Even some well-established evergreens aren't living up to their name this growing season. Fred Shepherd of St. Louis Park is mourning a mop top conifer planted next to his deck. Usually, it's a "nice, bright Kelly green" that complements the darker foliage of the barberries on either side. But this year, most of the mop top's needles are dry, drab brown.
"I babied it for nine years," he said, watering religiously and adding acidic plant fertilizer. "But I'm pretty sure it's not coming back." At least he's not alone. "Several people on our street lost 20-foot evergreens. They're all brown on one side, green on the other. It's the weirdest thing you've ever seen."
Blame it on this year's wicked winter, which brought "polar vortex" into the lexicon and left a puzzling patchwork of brown and green trees in its wake.
"The winter was very cold and windy and very long," said Mark Stennes, an arborist and plant pathologist in St.
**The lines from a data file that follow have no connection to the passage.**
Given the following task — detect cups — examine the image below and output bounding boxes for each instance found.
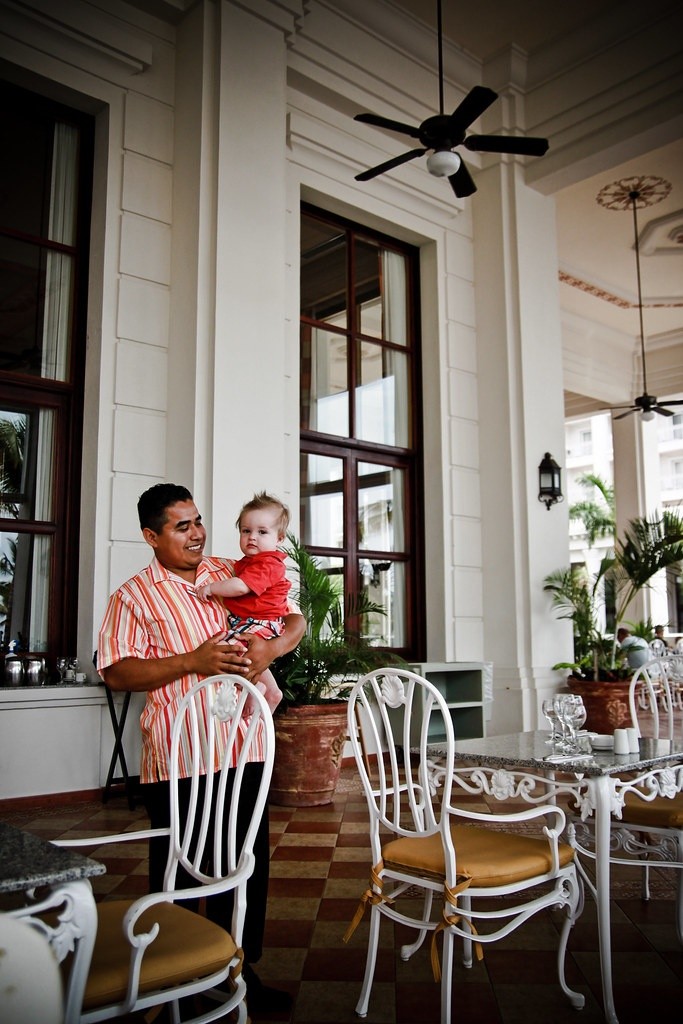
[625,728,639,753]
[614,729,629,754]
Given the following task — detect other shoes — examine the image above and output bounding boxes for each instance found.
[215,963,294,1016]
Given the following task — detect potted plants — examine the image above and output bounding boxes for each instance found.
[542,510,683,734]
[268,529,416,809]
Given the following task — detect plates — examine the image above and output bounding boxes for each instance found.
[592,746,614,750]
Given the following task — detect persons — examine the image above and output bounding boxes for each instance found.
[617,624,675,679]
[196,492,291,720]
[96,482,293,1024]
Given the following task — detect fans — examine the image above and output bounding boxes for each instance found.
[598,190,683,421]
[353,0,549,198]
Paul. "It was brutal — as bad a winter as I can remember, and I was born in Bemidji."
Bone-chilling temperatures, heavy snowfall and strong winds combined to take a toll on many plants, but evergreens in particular, resulting in a lot of dessication, or "winter burn." Many evergreens were already stressed heading into fall after two hot, dry summers, said Debbie Lonnee, a horticulturist with Bailey Nurseries. "The unfortunate fact is that this 'perfect storm' of conditions did kill some hardy plants."